» **Problems to work on**
A. Answer these from the album article:
(i) Which label released Como's Golden Records?
(ii) What catalog number did the 10-inch LP carry?
(iii) According to Billboard, what did the songs' being "Golden Records" mean?
B. Repeat word for word the stretch of the album article from "According to Billboard, the" through "gatefold sleeve (EPB-3224).".

- 1958 cover

Compilation album by Perry Como
- Released: 1955 (10-inch LP) 1958 (12-inch LP)
- Label: RCA Victor

Perry Como chronology
| I Believe (1953) | Como's Golden Records (1955) | So Smooth (1955) |

= Como's Golden Records =

Como's Golden Records is a compilation album by Perry Como released by RCA Victor in late 1954 or early 1955.

According to Billboard, the album's title referred to the fact that the songs it compiled were "Golden Records" — the ones that "sold over a million". It had songs from as early as 1945 and up to one of Como's (then) latest hits – "Wanted".

== Release ==
The album, originally released with a gold cover, compiled eight tracks and was available in two formats: as a 10-inch LP record (cat. no. LPM-3224) and as a double-EP record in a gatefold sleeve (EPB-3224).

Picture-based spatial questions
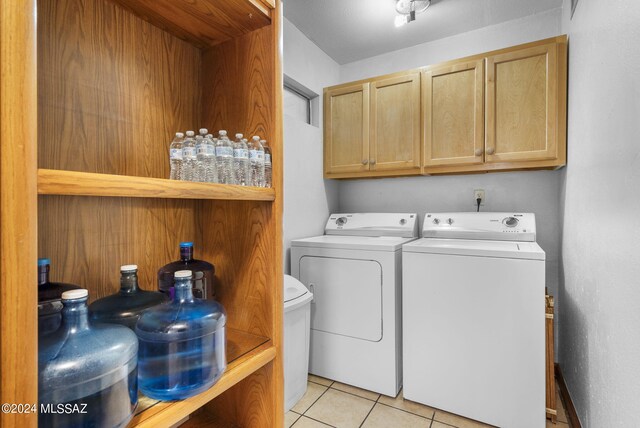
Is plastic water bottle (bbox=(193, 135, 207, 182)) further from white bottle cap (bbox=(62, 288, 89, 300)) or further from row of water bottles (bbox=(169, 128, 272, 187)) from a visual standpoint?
white bottle cap (bbox=(62, 288, 89, 300))

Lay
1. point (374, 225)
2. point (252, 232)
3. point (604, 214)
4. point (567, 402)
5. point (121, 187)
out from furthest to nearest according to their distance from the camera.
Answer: point (374, 225)
point (567, 402)
point (604, 214)
point (252, 232)
point (121, 187)

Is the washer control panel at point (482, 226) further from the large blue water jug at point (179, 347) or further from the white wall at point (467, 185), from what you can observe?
the large blue water jug at point (179, 347)

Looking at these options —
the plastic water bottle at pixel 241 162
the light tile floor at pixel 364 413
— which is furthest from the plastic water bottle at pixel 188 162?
the light tile floor at pixel 364 413

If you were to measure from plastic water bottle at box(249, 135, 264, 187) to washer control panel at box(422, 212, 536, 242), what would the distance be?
70.3 inches

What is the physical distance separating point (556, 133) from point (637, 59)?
1105mm

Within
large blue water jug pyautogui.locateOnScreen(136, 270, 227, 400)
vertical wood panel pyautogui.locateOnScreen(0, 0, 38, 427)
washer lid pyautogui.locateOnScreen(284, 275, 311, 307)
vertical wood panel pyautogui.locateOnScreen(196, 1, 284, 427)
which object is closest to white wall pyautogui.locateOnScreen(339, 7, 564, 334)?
washer lid pyautogui.locateOnScreen(284, 275, 311, 307)

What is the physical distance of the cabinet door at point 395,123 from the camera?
2438mm

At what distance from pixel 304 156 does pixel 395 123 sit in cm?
76

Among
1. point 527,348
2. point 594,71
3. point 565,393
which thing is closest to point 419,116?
point 594,71

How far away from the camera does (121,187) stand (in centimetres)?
58

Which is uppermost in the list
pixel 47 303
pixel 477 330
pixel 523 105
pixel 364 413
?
pixel 523 105

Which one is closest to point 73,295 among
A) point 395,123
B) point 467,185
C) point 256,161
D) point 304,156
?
point 256,161

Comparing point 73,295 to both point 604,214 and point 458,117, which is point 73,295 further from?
point 458,117

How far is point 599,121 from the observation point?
136cm
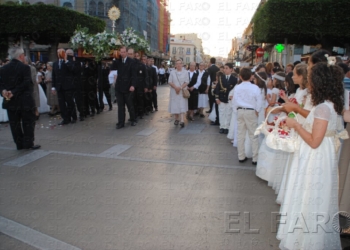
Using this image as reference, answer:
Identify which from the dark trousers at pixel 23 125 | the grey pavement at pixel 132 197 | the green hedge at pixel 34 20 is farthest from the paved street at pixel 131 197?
the green hedge at pixel 34 20

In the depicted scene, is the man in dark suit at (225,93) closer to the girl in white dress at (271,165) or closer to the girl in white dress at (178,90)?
the girl in white dress at (178,90)

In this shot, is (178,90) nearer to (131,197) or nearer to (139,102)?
(139,102)

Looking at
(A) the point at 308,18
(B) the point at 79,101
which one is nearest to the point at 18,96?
(B) the point at 79,101

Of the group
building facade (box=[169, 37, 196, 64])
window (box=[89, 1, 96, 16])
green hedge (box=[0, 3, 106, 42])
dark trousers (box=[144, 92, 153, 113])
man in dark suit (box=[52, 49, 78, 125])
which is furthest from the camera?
building facade (box=[169, 37, 196, 64])

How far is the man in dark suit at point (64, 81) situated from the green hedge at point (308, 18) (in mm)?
12035

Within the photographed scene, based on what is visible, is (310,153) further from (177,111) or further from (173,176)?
(177,111)

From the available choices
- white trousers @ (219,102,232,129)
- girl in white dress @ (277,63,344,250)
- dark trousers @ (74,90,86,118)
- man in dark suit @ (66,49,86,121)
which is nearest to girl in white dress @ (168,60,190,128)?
white trousers @ (219,102,232,129)

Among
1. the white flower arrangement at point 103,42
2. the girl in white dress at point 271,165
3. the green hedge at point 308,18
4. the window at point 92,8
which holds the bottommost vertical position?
the girl in white dress at point 271,165

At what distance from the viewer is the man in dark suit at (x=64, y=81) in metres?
9.95

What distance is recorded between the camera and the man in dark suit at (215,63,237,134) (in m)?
8.80

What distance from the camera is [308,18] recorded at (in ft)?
58.0

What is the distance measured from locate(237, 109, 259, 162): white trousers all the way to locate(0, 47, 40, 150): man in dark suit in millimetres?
4141

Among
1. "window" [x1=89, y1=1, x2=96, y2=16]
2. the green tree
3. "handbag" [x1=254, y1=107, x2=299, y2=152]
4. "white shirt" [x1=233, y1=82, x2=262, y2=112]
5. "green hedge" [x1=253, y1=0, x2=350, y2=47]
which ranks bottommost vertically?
"handbag" [x1=254, y1=107, x2=299, y2=152]

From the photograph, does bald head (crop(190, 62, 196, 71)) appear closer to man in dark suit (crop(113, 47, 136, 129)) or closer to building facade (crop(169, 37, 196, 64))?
man in dark suit (crop(113, 47, 136, 129))
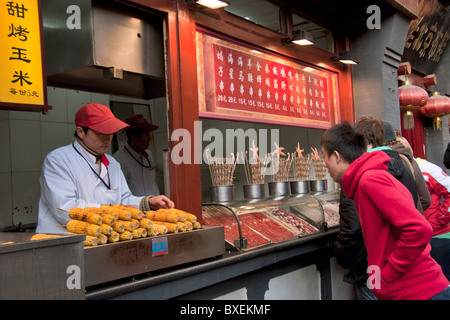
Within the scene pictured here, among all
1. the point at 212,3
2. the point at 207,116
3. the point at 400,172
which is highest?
the point at 212,3

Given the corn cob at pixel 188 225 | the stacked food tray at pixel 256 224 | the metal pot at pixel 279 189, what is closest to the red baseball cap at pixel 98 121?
the corn cob at pixel 188 225

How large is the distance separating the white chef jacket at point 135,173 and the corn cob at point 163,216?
1.78 m

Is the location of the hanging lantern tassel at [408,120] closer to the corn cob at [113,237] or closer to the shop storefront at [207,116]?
the shop storefront at [207,116]

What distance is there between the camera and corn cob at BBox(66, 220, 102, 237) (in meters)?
2.33

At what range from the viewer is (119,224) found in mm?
2477

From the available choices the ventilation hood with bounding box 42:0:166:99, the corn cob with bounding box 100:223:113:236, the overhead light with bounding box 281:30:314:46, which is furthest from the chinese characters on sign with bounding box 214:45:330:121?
the corn cob with bounding box 100:223:113:236

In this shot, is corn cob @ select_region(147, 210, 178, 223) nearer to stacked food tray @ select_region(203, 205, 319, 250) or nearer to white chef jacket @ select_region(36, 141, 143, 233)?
white chef jacket @ select_region(36, 141, 143, 233)

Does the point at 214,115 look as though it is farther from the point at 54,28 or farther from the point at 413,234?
the point at 413,234

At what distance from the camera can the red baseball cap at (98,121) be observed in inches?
117

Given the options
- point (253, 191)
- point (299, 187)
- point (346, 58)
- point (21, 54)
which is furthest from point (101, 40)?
point (346, 58)

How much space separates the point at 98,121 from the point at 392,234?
6.52ft

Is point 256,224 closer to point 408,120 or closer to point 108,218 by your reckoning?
point 108,218

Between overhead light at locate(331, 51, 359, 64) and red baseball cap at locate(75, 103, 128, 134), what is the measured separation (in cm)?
374

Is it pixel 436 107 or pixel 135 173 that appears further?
pixel 436 107
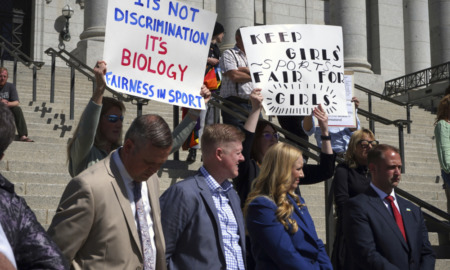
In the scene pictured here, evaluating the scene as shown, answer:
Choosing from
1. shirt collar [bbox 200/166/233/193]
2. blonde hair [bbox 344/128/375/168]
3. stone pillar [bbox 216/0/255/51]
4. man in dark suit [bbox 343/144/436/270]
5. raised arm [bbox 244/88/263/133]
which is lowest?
man in dark suit [bbox 343/144/436/270]

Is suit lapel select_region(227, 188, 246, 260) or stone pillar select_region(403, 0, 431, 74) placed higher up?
stone pillar select_region(403, 0, 431, 74)

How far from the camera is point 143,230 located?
359 cm

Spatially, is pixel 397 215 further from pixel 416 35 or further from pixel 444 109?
pixel 416 35

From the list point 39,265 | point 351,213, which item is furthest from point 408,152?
point 39,265

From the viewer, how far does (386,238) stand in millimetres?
4797

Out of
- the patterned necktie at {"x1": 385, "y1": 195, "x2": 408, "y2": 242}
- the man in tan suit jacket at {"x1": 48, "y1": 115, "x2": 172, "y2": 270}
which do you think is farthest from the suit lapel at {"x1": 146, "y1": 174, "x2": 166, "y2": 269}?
the patterned necktie at {"x1": 385, "y1": 195, "x2": 408, "y2": 242}

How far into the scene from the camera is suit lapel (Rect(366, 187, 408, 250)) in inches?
191

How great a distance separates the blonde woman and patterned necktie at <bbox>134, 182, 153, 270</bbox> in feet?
3.14

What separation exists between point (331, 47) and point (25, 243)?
503 centimetres

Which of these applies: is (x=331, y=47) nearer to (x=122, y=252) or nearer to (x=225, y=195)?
(x=225, y=195)

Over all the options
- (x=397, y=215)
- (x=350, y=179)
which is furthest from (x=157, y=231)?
(x=350, y=179)

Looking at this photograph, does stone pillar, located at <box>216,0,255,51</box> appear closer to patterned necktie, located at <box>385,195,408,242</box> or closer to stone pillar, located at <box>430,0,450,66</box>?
stone pillar, located at <box>430,0,450,66</box>

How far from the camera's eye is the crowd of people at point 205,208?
11.1 ft

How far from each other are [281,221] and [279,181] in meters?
0.26
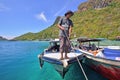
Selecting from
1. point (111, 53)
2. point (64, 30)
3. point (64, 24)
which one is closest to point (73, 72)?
point (111, 53)

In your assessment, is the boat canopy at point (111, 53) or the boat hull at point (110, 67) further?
the boat canopy at point (111, 53)

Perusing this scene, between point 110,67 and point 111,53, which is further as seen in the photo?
point 111,53

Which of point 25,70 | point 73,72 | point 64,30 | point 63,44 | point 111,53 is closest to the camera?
point 64,30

» **Task results**
A.
(i) RCA Victor
(ii) LPM-3224
(iii) They were the ones that "sold over a million".

B.
According to Billboard, the album's title referred to the fact that the songs it compiled were "Golden Records" — the ones that "sold over a million". It had songs from as early as 1945 and up to one of Como's (then) latest hits – "Wanted".

== Release ==
The album, originally released with a gold cover, compiled eight tracks and was available in two formats: as a 10-inch LP record (cat. no. LPM-3224) and as a double-EP record in a gatefold sleeve (EPB-3224).